I came home at about half past twelve and at two o’clock I began to excuse myself, I stood up and said “I am terribly sorry, but I have got to go back to the office”. The colonel looked at me from under his eyebrows. “Good God man,” he said. “You don’t mean to tell me you work in the afternoon?”
Apparently this is what the colonel did in the army and Handy liked it so much he implemented it himself – he worked in the morning, had a drink at lunch, then exercised in the afternoon, and socialised in the evening. Isn’t it appealing? I certainly like the sound of it although I think I may have trouble convincing friends and family who believe that I should be looking to double my working week rather than halve it.
But to return to the question of the title, here is what I did on Wednesday this week. It’s fairly typical, except that almost every Wednesday I play snooker with a group of friends and minor group illness got in the way this time.
6.55am Woke up and listened to rubbish news on R4
7.10am Got up, woke up sons 2 and 3, got breakfast for them. Listened to nice music on R3. Had first coffee of the day.
7.45am Sons left for school and internship. Topped up coffee. Quickly checked visitor stats for my Shedworking site and the Fine Books and Collection site on which I work as the online editor. Quickly checked sales rankings of my books on Amazon. Quickly checked instagram, twitter and Facebook. Nothing urgent so back to bed for brief lie-down before doing a few house things, showering, and breakfasting (mixture of muesli and granola with almond ‘milk’)
9am Reheated coffee. Checked and replied to emails. Did wordle (FLICK-LEAST-LAMER-LAYER). Started work. As usual, I spent the first couple of hours working on the Fine Books site, researching and writing stories, sorting freelancers’ contracts and copy, and generally doing some site tidying. I’d also been trying to arrange an interview with a writer – it seemed that they preferred to do it via email so I sent some hopefully not too Alan Partridge-type questions to their publicist.
11.05am More coffee and a bit of admin (including checking and docusigning a contract for a new book I’ll be starting to work on very soon for the National Trust). Quick social media check. Bit more Fine Books work.

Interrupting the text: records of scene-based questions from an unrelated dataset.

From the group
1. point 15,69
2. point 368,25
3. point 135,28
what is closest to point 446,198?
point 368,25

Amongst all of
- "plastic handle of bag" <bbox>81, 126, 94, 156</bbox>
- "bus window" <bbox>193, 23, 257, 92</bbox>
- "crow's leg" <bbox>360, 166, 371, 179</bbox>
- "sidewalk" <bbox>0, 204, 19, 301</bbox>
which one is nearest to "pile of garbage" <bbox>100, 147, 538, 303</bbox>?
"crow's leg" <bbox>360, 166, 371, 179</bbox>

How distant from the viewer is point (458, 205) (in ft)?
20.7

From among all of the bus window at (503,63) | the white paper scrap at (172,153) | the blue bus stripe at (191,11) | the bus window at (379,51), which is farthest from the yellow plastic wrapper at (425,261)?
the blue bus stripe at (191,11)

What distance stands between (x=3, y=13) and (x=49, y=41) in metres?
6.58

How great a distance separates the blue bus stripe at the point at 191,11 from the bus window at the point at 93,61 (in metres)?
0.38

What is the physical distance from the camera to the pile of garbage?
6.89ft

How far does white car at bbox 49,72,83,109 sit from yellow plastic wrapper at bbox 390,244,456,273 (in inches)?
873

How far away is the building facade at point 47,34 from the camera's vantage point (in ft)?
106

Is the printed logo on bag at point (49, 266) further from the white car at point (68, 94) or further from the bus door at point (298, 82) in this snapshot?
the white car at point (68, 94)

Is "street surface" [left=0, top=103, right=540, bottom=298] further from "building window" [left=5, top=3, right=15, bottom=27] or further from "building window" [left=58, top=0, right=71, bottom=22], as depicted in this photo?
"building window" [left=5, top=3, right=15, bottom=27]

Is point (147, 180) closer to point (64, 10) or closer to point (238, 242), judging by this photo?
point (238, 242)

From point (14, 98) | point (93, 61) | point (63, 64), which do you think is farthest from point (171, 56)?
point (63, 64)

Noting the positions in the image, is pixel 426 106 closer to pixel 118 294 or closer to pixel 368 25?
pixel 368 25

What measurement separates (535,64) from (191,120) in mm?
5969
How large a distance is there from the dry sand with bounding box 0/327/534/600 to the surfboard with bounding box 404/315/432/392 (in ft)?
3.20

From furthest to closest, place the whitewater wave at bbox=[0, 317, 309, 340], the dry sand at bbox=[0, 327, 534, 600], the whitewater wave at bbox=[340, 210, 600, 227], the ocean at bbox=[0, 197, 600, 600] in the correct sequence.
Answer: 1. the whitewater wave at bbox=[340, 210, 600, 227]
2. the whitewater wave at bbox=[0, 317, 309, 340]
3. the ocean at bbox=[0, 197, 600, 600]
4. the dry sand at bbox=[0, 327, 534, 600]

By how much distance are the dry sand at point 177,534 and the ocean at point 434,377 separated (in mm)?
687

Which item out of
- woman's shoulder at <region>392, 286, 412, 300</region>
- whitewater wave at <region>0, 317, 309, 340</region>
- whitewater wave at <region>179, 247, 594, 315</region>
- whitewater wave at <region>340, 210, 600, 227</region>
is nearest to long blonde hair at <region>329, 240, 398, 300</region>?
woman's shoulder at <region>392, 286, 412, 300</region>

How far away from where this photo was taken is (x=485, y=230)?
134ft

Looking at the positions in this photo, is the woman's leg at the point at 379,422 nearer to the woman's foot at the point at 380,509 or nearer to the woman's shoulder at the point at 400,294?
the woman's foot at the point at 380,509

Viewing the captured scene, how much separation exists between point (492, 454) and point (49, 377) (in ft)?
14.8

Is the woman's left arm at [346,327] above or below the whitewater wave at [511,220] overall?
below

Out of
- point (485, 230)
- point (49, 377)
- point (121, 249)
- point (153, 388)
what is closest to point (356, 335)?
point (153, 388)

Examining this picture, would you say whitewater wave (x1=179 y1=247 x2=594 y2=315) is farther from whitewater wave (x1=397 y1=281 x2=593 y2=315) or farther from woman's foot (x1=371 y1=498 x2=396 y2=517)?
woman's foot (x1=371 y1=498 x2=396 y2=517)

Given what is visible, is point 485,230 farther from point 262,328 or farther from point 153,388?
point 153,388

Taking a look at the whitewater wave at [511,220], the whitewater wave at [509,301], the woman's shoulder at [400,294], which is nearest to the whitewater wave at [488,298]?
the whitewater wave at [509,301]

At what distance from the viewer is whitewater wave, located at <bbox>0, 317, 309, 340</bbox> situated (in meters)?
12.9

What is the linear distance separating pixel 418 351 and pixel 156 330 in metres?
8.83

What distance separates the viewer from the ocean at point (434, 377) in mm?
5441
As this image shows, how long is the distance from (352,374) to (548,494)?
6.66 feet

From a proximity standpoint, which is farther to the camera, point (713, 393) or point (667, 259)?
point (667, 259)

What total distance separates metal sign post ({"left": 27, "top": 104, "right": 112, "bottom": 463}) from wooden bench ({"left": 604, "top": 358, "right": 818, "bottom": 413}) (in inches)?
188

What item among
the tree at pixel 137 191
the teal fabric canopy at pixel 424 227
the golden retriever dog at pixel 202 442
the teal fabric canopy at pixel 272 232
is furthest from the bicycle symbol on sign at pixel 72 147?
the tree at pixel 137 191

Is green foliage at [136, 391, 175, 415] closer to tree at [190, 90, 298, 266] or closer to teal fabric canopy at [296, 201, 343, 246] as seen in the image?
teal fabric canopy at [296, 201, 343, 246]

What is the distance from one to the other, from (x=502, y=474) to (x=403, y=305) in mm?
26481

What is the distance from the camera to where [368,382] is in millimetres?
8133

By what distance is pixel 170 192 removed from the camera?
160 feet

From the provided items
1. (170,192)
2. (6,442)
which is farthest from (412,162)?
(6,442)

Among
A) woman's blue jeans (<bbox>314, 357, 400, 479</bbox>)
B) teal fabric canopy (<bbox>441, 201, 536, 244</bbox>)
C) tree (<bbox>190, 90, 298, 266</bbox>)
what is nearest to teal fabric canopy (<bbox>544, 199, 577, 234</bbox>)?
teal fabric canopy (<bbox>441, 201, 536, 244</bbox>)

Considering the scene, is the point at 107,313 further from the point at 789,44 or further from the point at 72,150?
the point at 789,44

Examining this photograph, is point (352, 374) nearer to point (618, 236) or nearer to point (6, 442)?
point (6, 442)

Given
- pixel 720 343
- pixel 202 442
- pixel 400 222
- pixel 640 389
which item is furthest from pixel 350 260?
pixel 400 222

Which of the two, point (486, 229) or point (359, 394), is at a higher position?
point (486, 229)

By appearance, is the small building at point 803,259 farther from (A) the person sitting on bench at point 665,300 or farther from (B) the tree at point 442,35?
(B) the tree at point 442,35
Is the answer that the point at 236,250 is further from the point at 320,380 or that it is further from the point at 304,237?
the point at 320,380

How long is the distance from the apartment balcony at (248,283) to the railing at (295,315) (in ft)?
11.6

11.30am Picked up where I left off working on the manuscript for a literary almanac. This needs to be finished by the end of February for delivery to the publishers, the British Library (technically February 22 but I’m asking for an extra week because, well, you know).
1.30pm Ate lunch (noodles with yesterday’s tea leftovers of sausages, vegetables and potatoes, kindly prepared by my wife). Walked up to town to the post office and for a quick shop for eldest son’s vegetarian tea plus cheese.
3pm Back to work on literary almanac.
4.15pm Mug of tea and a couple of German chocolate lebkuchen that somehow survived Christmas. More almanac.
5.45pm Started getting tea ready. Between now and about 6.30 scampered back and forward from my desk and the kitchen.
6.45pm Began eating tea.
7.15pm Finished tea. Did an online Welsh lesson (preparation for book I’m researching). Quick look at possible places to go to celebrate 25th wedding anniversary this year. Read in the evening. Final pointless check of social media including gawping at houses on Right Move.
10.30pm And so to bed
My two books from 2022 are still very much available from your local independent bookseller, other places which sell fine books, and of course at all the usual suspects online.
What do writers DO all day?
Dear Charles Handy is still writing and thinking and enjoying a glass of wine. He’s been on my mind these last few days so it’s funny you should mention him. Great post!
Great post! For some reason I've always been a bit curious of others' daily schedules, as if somehow everyone is getting more out of their day than I am. I'd like to be able to actually work in the morning (I feel it'd be a very productive time for me, too) instead of prepping to get ready to work by getting other things done first. Hard to break old habits. Maybe this will be an inspiration. Thanks!